----- Information given -----
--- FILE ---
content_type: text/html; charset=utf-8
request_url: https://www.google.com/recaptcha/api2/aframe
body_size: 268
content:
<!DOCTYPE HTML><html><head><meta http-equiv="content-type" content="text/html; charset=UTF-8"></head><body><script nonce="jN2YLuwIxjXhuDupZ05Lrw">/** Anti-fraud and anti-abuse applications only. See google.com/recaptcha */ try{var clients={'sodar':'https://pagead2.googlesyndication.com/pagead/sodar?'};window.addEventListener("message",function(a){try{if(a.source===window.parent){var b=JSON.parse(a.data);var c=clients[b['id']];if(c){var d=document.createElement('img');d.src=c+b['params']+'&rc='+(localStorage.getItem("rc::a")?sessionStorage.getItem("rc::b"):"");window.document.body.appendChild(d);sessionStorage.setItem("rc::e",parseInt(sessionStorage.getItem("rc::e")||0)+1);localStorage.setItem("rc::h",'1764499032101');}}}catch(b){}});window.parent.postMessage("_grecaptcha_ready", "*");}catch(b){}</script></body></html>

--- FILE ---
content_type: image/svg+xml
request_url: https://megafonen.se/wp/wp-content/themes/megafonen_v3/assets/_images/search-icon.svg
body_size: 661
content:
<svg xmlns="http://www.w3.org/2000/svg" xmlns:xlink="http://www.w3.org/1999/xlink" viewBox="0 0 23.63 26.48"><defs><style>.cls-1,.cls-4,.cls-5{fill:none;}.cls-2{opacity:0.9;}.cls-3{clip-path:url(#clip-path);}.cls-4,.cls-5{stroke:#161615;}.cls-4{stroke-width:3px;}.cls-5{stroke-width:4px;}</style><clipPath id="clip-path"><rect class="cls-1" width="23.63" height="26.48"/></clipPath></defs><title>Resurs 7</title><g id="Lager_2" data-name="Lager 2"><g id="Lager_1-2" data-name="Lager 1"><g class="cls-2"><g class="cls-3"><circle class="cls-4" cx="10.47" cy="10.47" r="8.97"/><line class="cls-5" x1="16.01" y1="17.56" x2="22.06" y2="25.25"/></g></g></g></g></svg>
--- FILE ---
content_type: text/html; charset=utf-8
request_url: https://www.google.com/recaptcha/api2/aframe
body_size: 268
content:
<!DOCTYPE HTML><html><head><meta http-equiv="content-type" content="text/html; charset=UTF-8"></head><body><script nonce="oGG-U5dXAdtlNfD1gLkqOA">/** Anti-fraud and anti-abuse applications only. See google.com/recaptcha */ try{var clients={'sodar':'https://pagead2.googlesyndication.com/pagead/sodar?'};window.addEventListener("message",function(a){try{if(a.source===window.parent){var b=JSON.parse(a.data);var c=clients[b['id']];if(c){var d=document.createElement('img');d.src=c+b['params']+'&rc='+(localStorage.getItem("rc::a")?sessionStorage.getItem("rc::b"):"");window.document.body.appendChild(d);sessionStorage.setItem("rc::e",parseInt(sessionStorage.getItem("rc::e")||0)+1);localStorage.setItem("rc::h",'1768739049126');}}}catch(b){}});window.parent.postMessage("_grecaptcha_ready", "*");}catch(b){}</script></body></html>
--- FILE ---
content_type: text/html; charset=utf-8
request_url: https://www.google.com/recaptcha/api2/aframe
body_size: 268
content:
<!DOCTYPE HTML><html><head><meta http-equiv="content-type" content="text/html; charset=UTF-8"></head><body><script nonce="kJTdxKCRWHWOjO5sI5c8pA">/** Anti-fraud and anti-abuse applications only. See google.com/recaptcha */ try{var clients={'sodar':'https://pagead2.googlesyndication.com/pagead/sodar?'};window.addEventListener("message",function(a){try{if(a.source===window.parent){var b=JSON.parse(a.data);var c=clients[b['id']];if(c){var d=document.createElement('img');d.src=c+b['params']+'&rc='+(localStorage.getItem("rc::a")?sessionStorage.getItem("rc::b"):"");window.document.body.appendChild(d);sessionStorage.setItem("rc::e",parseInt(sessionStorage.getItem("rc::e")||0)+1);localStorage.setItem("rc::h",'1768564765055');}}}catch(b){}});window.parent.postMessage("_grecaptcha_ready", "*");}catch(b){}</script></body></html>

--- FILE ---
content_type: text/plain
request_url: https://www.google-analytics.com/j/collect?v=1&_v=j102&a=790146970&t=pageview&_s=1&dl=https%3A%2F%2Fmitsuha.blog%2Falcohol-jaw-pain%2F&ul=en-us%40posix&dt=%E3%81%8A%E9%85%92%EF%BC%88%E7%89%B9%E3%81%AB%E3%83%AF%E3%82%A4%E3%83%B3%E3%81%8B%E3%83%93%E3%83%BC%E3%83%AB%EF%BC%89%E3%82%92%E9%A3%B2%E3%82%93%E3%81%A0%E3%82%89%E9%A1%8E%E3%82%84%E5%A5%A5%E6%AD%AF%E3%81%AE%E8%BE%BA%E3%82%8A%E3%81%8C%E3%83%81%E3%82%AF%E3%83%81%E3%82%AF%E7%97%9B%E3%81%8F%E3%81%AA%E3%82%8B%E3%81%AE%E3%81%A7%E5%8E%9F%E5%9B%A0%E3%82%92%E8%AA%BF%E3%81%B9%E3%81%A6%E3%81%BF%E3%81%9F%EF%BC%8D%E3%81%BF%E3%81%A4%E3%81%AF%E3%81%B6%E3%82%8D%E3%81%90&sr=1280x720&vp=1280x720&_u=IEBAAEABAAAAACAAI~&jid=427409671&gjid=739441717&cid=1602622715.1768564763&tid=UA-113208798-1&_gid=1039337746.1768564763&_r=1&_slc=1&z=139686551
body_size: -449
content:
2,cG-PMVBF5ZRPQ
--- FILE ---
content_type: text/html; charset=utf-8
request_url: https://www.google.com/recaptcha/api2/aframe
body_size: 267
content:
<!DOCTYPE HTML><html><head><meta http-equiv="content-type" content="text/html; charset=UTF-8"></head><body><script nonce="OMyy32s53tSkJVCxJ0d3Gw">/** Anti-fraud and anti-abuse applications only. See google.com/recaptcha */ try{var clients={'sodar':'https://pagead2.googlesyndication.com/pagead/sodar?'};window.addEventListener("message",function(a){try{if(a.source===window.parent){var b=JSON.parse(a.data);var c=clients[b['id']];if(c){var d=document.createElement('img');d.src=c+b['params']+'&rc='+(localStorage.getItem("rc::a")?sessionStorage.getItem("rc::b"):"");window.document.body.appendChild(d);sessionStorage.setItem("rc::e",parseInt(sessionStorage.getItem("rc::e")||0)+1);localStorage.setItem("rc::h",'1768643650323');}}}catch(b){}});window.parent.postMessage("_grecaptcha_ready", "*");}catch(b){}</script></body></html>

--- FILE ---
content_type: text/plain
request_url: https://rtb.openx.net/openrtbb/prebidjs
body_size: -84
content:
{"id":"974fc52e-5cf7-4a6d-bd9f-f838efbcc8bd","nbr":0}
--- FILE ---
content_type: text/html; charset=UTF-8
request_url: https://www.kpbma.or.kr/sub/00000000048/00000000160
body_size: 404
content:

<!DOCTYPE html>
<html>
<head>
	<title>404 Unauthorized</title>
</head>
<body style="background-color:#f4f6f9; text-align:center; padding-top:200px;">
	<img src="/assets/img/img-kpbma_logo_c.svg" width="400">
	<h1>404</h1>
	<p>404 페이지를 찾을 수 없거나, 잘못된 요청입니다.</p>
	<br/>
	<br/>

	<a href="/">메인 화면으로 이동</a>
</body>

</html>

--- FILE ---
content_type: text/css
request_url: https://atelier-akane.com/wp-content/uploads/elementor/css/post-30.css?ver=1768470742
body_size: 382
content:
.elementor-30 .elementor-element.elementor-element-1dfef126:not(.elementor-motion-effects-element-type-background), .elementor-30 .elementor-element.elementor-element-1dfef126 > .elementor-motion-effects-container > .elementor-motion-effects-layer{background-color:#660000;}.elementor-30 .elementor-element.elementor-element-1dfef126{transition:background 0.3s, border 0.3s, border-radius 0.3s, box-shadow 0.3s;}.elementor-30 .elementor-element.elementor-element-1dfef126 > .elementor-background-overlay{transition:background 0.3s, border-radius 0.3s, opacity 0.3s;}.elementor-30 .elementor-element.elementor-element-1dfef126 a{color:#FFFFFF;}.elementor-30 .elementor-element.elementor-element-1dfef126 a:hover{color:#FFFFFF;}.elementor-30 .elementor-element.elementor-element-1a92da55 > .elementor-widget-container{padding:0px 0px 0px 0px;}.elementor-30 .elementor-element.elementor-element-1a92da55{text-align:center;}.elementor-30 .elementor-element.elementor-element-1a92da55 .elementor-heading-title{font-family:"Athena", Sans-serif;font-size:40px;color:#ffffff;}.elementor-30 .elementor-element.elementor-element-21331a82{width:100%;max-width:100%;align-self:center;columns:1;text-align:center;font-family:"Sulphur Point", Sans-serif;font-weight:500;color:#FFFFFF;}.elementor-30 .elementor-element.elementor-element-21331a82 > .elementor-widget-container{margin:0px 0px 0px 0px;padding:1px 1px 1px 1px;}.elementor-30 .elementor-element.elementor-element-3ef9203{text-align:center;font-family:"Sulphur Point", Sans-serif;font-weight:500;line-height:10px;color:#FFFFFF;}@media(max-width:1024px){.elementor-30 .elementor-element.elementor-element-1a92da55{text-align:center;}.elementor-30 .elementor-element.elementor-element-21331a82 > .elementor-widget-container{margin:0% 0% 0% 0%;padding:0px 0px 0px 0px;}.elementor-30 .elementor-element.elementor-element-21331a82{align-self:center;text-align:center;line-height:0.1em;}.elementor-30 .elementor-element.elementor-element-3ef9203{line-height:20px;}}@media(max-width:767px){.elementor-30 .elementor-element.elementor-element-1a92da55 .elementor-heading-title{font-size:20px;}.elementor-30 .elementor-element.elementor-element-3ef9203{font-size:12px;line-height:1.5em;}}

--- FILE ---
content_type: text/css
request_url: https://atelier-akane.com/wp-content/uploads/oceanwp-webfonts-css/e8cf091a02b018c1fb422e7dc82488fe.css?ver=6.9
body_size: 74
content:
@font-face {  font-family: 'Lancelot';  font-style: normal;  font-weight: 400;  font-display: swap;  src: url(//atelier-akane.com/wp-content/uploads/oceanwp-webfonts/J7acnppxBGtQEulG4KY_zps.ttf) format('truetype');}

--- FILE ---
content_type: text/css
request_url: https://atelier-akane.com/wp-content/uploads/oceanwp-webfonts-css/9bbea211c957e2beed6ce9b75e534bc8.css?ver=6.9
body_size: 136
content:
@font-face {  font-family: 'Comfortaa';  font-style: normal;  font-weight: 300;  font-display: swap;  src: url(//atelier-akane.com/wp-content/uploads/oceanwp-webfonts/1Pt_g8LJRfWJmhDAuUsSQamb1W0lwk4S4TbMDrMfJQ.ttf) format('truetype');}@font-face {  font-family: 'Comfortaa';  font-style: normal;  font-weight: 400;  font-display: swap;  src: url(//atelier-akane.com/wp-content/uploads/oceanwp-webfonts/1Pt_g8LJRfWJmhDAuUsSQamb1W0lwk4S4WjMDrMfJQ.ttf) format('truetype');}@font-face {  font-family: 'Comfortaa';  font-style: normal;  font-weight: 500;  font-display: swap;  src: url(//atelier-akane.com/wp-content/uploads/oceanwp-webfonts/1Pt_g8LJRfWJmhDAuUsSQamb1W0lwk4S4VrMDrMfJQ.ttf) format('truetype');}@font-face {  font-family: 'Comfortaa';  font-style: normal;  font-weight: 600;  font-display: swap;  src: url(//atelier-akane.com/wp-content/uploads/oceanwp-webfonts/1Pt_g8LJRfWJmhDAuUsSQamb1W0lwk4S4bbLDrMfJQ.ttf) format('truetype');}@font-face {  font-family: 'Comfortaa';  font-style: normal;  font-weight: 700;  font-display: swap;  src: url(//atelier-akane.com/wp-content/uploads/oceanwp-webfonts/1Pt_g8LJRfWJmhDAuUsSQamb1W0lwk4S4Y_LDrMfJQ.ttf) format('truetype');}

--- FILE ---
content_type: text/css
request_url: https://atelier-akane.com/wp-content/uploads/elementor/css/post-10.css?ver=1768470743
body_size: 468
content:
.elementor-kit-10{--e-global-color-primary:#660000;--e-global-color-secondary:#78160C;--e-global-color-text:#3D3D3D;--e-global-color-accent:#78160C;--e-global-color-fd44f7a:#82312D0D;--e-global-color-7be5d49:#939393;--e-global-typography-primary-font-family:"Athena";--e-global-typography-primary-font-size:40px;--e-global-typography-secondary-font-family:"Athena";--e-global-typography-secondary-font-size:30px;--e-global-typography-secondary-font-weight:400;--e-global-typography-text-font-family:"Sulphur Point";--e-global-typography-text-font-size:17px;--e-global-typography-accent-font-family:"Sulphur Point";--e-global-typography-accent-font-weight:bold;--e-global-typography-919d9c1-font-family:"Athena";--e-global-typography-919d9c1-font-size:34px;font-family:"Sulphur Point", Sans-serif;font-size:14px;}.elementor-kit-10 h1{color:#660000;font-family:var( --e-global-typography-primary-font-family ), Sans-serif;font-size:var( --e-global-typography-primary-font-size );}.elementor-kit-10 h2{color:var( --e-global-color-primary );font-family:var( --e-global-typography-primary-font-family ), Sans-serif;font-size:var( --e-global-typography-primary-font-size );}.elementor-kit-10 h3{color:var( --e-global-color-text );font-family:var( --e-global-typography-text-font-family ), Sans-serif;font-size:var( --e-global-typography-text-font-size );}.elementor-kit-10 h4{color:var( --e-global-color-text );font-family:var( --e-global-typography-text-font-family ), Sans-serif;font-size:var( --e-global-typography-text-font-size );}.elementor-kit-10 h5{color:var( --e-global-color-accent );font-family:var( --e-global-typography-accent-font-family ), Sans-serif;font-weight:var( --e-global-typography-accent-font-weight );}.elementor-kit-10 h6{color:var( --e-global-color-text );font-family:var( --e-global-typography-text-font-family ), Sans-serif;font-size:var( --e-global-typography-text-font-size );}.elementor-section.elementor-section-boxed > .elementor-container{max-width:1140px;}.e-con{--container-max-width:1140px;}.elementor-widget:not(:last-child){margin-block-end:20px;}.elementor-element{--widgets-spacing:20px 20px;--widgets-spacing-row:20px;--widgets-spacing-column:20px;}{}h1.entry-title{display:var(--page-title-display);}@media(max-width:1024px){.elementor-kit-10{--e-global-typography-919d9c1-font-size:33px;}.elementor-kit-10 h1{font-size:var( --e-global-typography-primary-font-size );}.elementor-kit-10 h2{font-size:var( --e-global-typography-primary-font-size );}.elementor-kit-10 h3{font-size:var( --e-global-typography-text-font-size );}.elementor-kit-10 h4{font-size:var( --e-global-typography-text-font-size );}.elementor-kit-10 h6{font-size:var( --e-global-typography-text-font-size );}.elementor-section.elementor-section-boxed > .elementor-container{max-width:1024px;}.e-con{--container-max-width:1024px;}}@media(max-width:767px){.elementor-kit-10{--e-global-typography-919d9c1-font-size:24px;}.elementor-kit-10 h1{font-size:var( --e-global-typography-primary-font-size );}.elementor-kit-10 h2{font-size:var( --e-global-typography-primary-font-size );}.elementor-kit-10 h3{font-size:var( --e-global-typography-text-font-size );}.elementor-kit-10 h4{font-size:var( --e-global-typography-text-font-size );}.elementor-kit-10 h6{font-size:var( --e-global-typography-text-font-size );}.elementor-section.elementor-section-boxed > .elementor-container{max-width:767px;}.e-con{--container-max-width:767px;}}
-----
■ Problem details ■
Show all lines above holding "assets".

■ Result for this exercise ■
request_url: https://megafonen.se/wp/wp-content/themes/megafonen_v3/assets/_images/search-icon.svg
	<img src="/assets/img/img-kpbma_logo_c.svg" width="400">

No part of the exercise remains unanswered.